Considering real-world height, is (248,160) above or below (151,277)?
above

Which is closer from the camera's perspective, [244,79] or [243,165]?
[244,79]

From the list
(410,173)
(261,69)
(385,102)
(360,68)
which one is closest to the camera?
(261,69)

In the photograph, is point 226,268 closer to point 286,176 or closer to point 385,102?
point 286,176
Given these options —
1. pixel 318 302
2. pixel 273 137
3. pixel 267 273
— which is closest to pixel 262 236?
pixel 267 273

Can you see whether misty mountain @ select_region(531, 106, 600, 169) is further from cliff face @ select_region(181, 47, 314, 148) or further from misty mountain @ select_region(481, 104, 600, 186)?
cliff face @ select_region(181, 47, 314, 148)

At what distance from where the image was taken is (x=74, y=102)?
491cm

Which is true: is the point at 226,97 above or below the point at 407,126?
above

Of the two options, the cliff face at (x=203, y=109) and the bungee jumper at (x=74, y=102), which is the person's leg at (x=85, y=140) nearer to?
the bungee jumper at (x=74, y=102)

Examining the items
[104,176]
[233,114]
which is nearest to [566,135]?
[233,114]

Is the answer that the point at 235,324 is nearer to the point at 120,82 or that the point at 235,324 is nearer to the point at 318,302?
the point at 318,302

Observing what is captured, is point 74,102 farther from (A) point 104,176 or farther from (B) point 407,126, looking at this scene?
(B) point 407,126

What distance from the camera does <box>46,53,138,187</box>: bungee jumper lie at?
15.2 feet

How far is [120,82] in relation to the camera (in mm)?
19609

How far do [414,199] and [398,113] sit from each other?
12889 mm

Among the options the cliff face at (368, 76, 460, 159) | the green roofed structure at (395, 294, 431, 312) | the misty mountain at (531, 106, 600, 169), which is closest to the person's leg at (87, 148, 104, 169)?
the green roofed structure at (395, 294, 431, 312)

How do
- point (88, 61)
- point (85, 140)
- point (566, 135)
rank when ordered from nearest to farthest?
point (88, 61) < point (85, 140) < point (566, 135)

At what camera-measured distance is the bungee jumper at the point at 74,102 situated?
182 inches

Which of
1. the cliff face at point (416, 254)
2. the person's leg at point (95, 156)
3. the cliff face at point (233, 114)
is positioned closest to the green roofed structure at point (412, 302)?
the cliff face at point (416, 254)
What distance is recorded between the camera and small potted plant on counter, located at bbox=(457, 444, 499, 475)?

■ ■ ■ ■

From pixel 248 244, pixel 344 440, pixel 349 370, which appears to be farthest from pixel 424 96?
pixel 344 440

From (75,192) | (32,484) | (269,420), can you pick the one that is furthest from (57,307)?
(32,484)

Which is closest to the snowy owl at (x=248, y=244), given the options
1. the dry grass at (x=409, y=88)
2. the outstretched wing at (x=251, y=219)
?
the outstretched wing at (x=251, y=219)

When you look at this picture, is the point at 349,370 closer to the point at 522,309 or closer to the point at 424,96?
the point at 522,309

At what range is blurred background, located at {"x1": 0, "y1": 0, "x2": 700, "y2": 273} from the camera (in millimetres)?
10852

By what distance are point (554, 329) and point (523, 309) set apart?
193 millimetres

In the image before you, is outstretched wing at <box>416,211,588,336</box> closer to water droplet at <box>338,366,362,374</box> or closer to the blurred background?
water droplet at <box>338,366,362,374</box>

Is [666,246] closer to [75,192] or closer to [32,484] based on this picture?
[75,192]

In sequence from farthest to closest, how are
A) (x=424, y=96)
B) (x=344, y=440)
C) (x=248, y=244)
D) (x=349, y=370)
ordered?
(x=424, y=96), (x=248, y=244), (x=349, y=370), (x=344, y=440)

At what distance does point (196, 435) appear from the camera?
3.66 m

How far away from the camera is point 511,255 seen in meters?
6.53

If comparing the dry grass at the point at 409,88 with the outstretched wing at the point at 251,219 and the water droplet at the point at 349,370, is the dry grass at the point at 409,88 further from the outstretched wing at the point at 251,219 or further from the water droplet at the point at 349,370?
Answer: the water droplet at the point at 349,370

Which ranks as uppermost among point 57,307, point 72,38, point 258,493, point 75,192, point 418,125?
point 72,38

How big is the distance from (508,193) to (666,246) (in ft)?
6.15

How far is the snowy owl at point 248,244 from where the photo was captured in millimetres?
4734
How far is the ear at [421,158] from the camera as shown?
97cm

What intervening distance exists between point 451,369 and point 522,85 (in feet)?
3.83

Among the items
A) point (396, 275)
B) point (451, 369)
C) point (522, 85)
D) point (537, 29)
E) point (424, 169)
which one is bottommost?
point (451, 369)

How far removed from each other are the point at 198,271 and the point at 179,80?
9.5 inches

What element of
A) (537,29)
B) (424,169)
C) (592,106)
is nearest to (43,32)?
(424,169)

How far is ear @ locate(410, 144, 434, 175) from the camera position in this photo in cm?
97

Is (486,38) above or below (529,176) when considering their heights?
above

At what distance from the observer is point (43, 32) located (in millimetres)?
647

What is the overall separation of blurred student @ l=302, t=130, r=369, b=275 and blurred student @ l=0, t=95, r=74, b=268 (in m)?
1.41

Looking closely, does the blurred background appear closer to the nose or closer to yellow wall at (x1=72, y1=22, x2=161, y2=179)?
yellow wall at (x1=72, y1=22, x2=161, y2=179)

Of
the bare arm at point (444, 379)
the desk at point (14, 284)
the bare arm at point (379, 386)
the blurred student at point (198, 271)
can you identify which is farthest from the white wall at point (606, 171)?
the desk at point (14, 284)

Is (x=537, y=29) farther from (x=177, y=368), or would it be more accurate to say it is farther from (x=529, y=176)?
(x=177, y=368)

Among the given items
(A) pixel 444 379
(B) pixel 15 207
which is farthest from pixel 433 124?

■ ■ ■ ■

▶ **REQUIRED TASK**
Can you print the lines between the one holding "Among the given items" and the one holding "which is farthest from pixel 433 124?", inclusive, reproducing them exactly?

▶ **EXPECTED ANSWER**
Among the given items
(A) pixel 444 379
(B) pixel 15 207
which is farthest from pixel 433 124?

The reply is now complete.